● Source data
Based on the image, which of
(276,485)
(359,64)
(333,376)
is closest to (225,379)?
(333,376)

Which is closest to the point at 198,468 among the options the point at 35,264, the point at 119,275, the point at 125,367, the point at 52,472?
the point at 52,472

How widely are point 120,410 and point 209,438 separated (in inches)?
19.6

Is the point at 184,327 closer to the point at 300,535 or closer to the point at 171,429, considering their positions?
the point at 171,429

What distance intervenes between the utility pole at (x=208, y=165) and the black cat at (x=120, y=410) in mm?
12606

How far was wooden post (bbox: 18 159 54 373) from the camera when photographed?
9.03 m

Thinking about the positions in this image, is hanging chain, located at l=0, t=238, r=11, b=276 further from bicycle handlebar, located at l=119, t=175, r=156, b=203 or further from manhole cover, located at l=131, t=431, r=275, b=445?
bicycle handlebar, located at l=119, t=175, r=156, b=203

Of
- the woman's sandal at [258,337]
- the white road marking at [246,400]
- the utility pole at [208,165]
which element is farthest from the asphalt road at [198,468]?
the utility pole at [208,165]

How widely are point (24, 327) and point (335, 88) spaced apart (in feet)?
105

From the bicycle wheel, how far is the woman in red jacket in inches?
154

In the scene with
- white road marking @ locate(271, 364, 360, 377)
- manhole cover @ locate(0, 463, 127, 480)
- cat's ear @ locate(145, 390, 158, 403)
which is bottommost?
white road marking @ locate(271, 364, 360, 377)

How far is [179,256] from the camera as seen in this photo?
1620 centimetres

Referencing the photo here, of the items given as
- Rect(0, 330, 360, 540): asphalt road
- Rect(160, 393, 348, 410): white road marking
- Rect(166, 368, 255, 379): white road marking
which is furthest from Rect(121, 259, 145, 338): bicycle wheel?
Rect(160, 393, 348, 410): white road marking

● Aim
Send back every record, precisely as written.

● Expected answer
Based on the image, which of
(276,485)
(359,64)
(333,376)
is closest to (225,379)?
(333,376)

Which is closest to the point at 198,468 among the options the point at 35,264, the point at 119,275, the point at 125,367, the point at 52,472?
the point at 52,472

How widely are point 120,410 and point 209,438 separated (in inches)?
19.6

Is the point at 184,327 closer to the point at 300,535 or closer to the point at 171,429, considering their positions?
the point at 171,429

What distance intervenes between the utility pole at (x=208, y=165) and the black cat at (x=120, y=410) in mm?
12606

How far was wooden post (bbox: 18 159 54 373) from the camera when photographed?
9.03 m

Thinking about the positions in this image, is hanging chain, located at l=0, t=238, r=11, b=276 further from bicycle handlebar, located at l=119, t=175, r=156, b=203 or further from manhole cover, located at l=131, t=431, r=275, b=445?
bicycle handlebar, located at l=119, t=175, r=156, b=203

Of
- the woman's sandal at [258,337]
- the white road marking at [246,400]
- the utility pole at [208,165]
which element is farthest from the asphalt road at [198,468]?
the utility pole at [208,165]

How widely are point (24, 327) and point (335, 88) spaced apart (in feet)?
105

From the bicycle wheel, how far is the woman in red jacket in inches?
154

In the scene with
- white road marking @ locate(271, 364, 360, 377)
- manhole cover @ locate(0, 463, 127, 480)
- cat's ear @ locate(145, 390, 158, 403)
which is bottommost?
white road marking @ locate(271, 364, 360, 377)

How far is [179,256] from the camera as seen in this photo?
1620 centimetres

Referencing the photo here, of the items given as
- Rect(0, 330, 360, 540): asphalt road
- Rect(160, 393, 348, 410): white road marking
- Rect(166, 368, 255, 379): white road marking
which is furthest from Rect(121, 259, 145, 338): bicycle wheel?
Rect(160, 393, 348, 410): white road marking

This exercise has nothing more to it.